You’re the lie that keeps so many people trapped, depressed, anxious af.
I’m writing to remind you of this.
You’re the reason I feel like shit while writing this right now.
I’m worried about getting it all right:
- parenting my future child
- my wellness conference on Saturday – you got me all kinds of worried about that
- all the money – thousands – I’ve been putting into my business ventures
- calling myself a mental health speaker – what do I know??? (tell Doubt I’m coming for them too in a future letter)
- calling myself Oprah
- calling myself anything more than who others told me I am – nothing
- this email. this email is a fail. this email isn’t perfect. ugh.

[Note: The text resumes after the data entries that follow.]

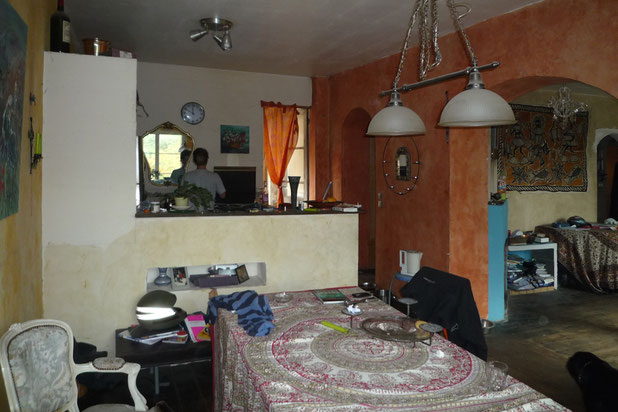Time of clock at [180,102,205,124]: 11:50
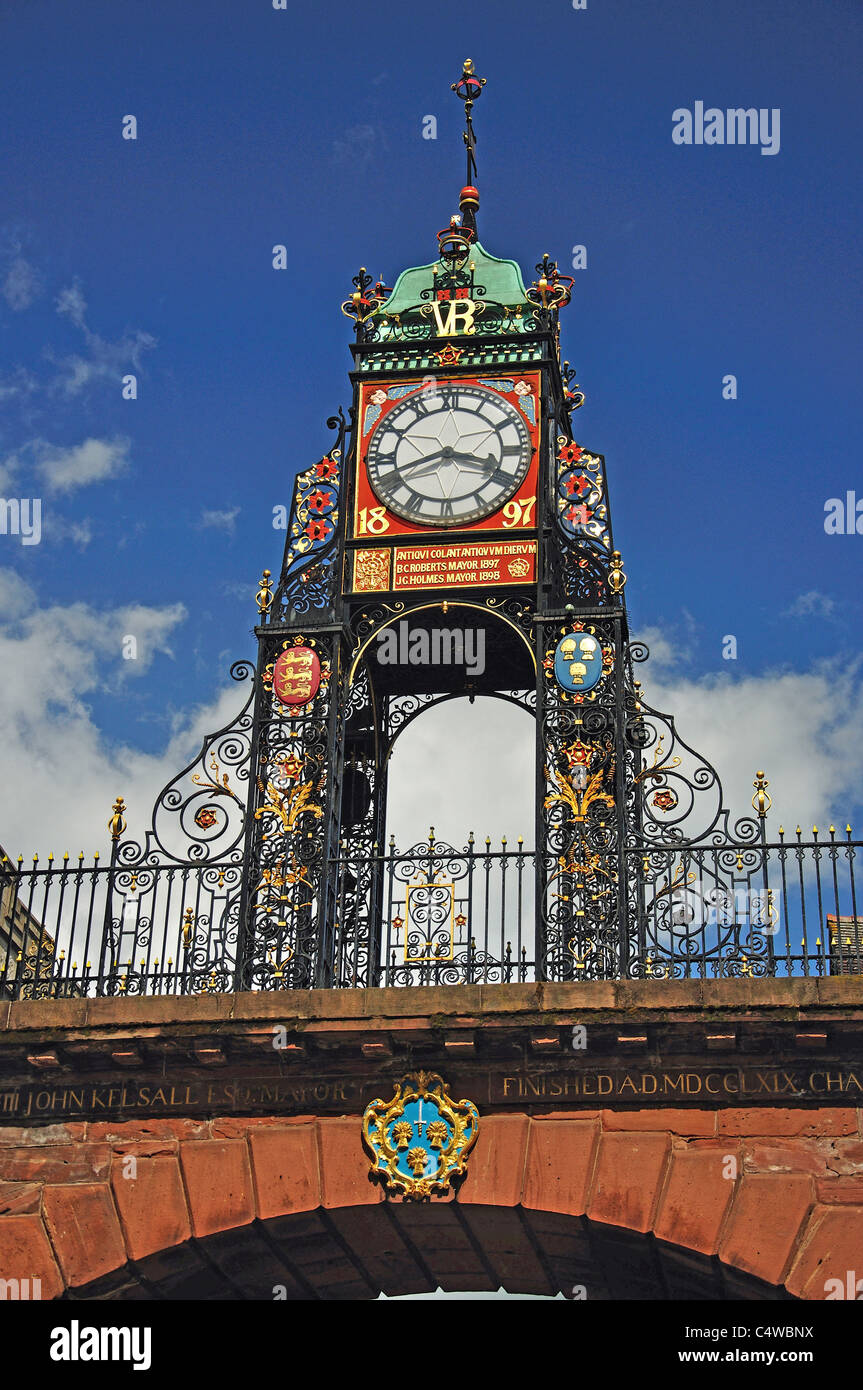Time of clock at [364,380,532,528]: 3:41
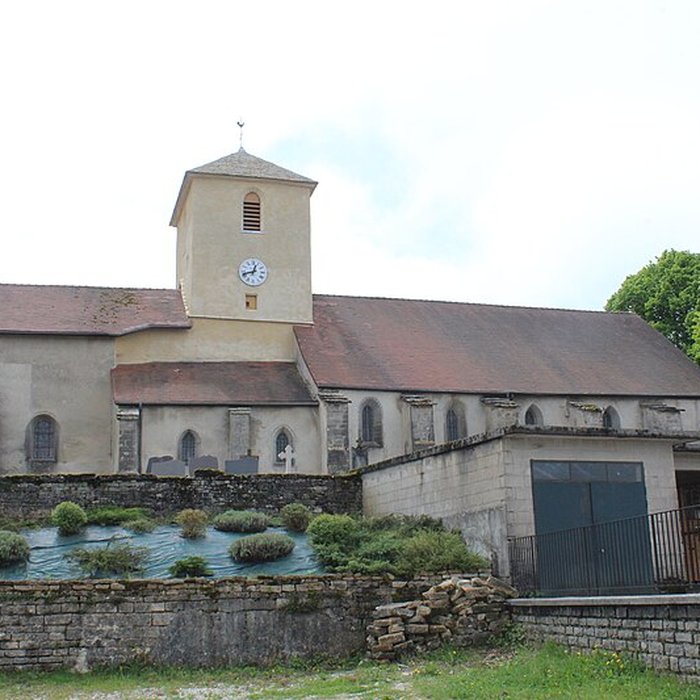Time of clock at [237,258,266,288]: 12:42
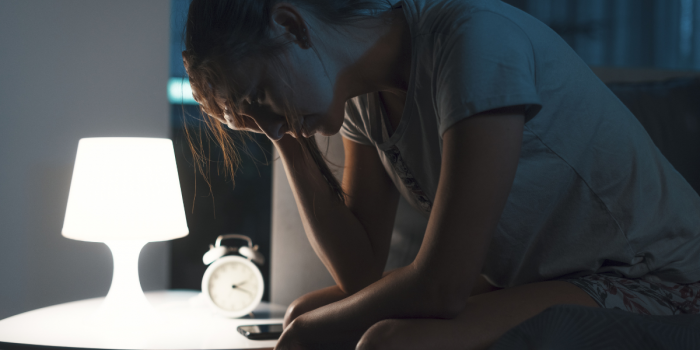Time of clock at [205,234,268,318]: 2:18
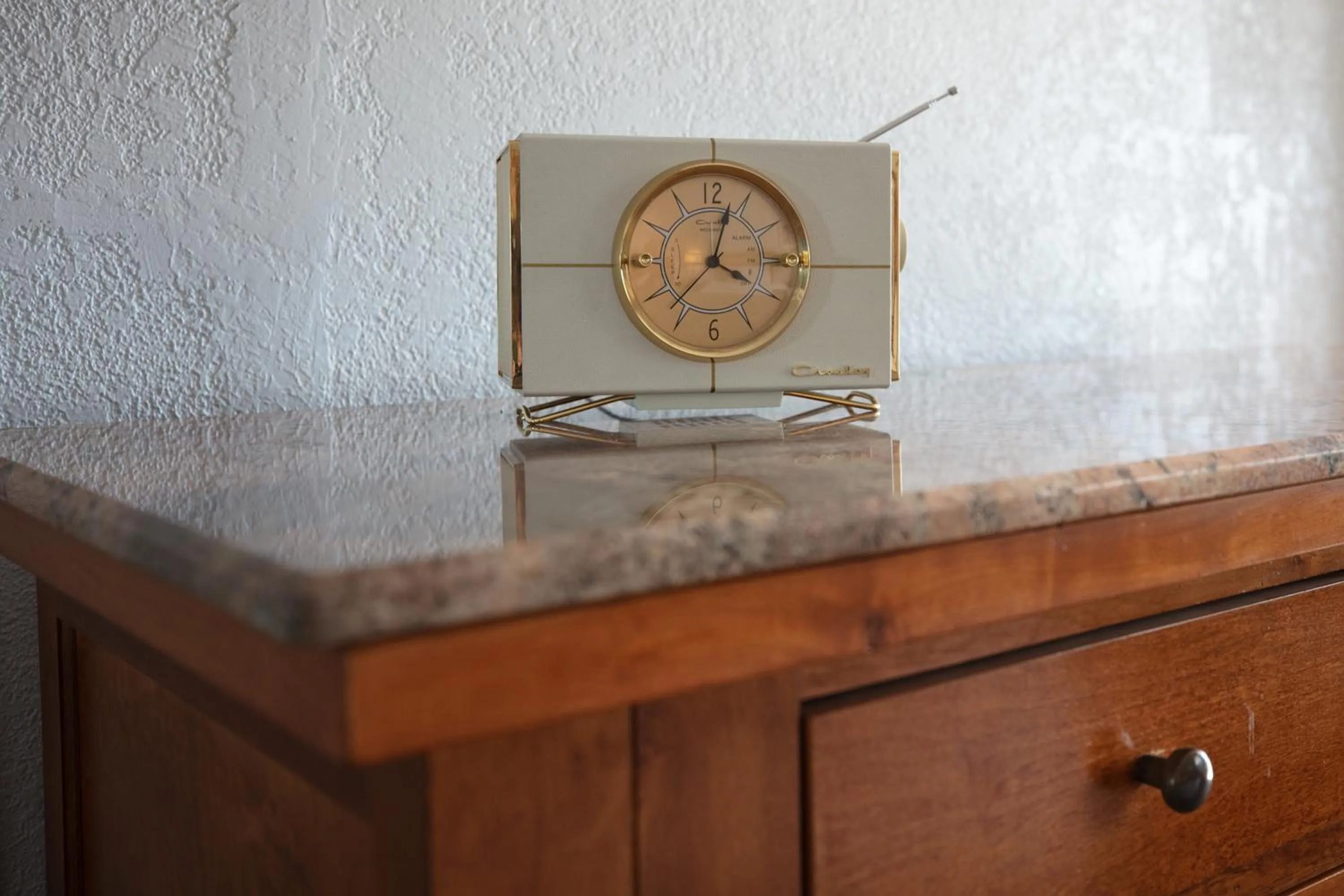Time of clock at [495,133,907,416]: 4:02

So yeah, I’m worried. I’m worried about my marriage. My friendships. My Blackness. My business connects. And I don’t blame you. I don’t even blame myself. I’m over and beyond blame. I’m just tired of you. Tired of you sneaking up to me right when shit gets good. My life is so good right now.
But you had to come thru when I stepped on the scale the other day and saw that I was 10 lbs heavier. I lost 30lbs 3 years ago and kept it off, and because of this recent season, I’ve gained 10 back. 10! I feel like a fat boy. Fat and ugly. And I’m feeling okay about that.
So, in a way, you’ve won, Perfection.
But, you also lose every time any of us write to you, think about you in an honest way, and get real about our relationship with you. I want to stop hating you and resenting you and really just get clear on the relationship I want with you. You’re always gonna be here. I have way too much trauma to ever really get rid of you. I can’t avoid you. You’re in my DMs, my tv shows, my social media feed, my brain, my blood, my life, you’re in all of us. You show up to us all.
But, I’m the CEO. The captain of this mutha fuckin ship and I’m not going anywhere.
Writing this to you was so cathartic, that I’m a go and get even more messier as I reach for my goals. I have goals.
I’m gonna make the half a million dollars per year. I’m gonna lose the weight. I’m gonna be the father I never had. I’m gonna keep inspiring people and talking about things no one else is in my circles: sexual self-care, sex in general, racism, life as a black man who paints his toes, life as a black geek, life as someone who’s mentally ill, life as someone who is real.
And sure, I’ll revise and edit a few thousand times before I send things out, but I’m a still do it. I’m a figure this all out. But, I don’t have to figure out a damn thing today. That’s what you want me to think.
I get to rest. Imperfectly. Broken. Here. And, I’m not going anywhere.